== WHAT YOU NEED TO DO ==
Edit the entries from the start through the line containing "0.19 metres" by replacing "wood plank ceiling" with "timber ceiling", and write out those lines with everything else unchanged.

== Spatial relationship entries ==
◇ ◇ ◇ ◇ ◇ ◇ ◇
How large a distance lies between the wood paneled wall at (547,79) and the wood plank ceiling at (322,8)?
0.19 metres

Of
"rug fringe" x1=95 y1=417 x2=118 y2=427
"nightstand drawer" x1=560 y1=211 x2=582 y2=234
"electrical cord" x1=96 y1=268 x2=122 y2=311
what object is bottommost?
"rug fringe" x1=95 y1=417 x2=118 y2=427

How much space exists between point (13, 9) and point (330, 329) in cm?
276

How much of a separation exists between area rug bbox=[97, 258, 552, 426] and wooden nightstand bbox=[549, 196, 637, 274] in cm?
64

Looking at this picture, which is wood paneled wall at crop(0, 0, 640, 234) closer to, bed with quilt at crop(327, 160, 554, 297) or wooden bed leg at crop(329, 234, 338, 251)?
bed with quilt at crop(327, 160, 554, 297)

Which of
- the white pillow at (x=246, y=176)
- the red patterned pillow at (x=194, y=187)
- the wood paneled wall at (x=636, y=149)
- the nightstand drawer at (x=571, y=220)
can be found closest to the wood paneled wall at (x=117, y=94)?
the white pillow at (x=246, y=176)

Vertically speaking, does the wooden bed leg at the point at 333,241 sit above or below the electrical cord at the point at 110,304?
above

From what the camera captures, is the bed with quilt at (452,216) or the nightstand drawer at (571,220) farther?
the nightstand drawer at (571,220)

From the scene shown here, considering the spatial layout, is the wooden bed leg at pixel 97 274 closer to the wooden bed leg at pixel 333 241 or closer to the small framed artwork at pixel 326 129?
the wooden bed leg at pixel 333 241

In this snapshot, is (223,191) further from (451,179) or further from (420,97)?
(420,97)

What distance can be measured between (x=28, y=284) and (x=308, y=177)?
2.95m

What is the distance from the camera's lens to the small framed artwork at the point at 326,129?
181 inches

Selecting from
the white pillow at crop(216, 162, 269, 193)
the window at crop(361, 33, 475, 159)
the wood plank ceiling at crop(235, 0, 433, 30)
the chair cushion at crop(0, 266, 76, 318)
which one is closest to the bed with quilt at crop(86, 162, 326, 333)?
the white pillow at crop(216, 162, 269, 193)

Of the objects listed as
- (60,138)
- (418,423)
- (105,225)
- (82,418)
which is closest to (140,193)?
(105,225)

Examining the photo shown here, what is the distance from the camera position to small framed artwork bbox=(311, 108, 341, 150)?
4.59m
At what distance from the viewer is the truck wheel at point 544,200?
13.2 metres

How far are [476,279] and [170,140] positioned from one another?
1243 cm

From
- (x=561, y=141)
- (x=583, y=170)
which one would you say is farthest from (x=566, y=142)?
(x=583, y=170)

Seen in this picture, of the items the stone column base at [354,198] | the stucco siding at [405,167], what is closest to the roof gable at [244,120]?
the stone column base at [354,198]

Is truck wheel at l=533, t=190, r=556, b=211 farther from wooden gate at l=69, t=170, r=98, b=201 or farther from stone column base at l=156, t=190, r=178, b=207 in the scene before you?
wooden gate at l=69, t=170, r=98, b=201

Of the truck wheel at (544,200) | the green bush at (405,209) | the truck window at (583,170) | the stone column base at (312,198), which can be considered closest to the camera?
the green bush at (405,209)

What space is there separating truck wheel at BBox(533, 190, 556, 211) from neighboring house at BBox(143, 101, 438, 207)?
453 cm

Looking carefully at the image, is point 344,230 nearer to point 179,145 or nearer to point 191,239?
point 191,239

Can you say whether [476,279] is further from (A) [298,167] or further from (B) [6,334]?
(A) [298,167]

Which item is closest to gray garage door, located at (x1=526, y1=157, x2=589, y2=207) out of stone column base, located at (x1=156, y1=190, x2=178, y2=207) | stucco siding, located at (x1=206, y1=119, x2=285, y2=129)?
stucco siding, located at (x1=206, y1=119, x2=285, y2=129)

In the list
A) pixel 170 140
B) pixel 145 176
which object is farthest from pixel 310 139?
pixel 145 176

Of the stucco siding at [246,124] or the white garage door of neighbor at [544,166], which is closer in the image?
◇ ◇ ◇ ◇ ◇ ◇ ◇
== RESPONSE TO THE TASK ==
How large a distance lies between the wood paneled wall at (547,79) and the timber ceiling at (322,8)?
0.19 metres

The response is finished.